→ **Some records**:
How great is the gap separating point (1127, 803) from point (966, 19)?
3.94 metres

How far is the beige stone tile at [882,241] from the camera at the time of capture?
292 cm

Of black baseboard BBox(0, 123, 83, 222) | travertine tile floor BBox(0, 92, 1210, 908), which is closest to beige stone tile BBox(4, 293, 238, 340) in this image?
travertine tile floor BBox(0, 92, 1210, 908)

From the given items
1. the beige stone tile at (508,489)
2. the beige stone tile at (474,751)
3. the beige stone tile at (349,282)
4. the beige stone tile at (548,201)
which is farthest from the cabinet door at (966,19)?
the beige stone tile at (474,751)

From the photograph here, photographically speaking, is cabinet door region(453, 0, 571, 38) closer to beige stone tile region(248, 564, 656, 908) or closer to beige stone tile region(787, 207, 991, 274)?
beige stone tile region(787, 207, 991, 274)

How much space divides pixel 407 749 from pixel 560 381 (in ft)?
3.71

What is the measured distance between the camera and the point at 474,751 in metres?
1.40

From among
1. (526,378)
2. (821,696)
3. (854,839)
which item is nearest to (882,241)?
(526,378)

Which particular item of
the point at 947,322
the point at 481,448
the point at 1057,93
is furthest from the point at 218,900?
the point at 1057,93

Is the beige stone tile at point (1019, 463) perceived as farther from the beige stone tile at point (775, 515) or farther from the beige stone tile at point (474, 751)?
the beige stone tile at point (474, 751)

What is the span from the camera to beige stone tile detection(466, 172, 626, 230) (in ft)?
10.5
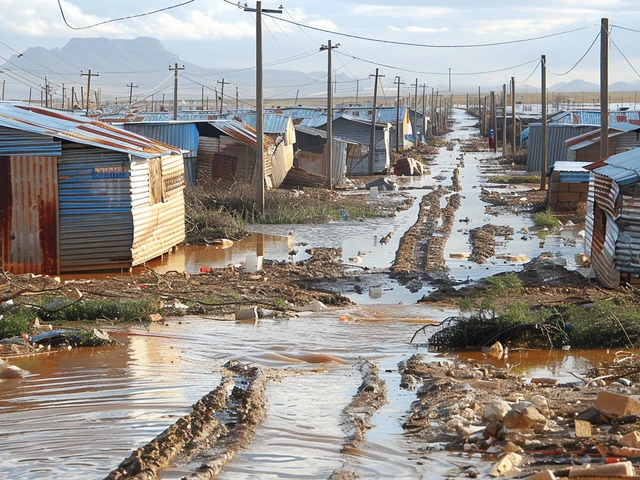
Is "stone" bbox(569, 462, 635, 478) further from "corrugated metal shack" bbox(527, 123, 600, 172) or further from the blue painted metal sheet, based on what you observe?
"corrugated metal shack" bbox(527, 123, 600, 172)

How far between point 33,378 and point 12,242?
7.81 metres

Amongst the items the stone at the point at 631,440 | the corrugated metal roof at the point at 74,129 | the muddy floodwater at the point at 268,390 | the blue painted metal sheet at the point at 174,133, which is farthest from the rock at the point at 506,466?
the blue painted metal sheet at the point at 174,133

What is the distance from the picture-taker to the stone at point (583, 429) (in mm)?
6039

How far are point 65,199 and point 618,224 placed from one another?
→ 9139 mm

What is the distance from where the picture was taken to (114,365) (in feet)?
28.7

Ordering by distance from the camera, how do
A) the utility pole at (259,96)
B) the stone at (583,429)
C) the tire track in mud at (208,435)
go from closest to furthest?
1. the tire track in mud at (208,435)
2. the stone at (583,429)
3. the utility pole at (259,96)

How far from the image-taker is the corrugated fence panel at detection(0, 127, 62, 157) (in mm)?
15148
--
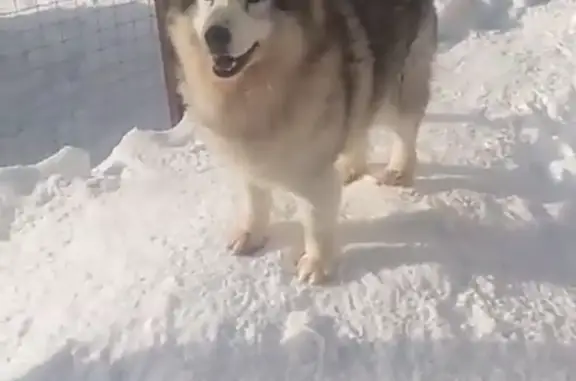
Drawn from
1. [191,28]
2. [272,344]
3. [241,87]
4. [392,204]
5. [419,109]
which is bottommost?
* * *
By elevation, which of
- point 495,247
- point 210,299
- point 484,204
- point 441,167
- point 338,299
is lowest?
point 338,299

→ **INSTRUCTIONS TO FOLLOW**: Turn the lines of the material, starting with the line containing "What is the distance from where" and going on through the line containing "3. the utility pole at (259,96)", into a Markdown table with the columns Row and Line. Leave out blank lines.

→ **FULL OUTPUT**:
| Row | Line |
|---|---|
| 1 | What is the distance from where the picture was taken to (114,365) (in feet)? |
| 2 | 28.7 |
| 3 | Ordering by distance from the camera, how do |
| 4 | A) the utility pole at (259,96) |
| 5 | B) the stone at (583,429) |
| 6 | C) the tire track in mud at (208,435) |
| 7 | go from closest to furthest? |
| 8 | 1. the tire track in mud at (208,435) |
| 9 | 2. the stone at (583,429) |
| 10 | 3. the utility pole at (259,96) |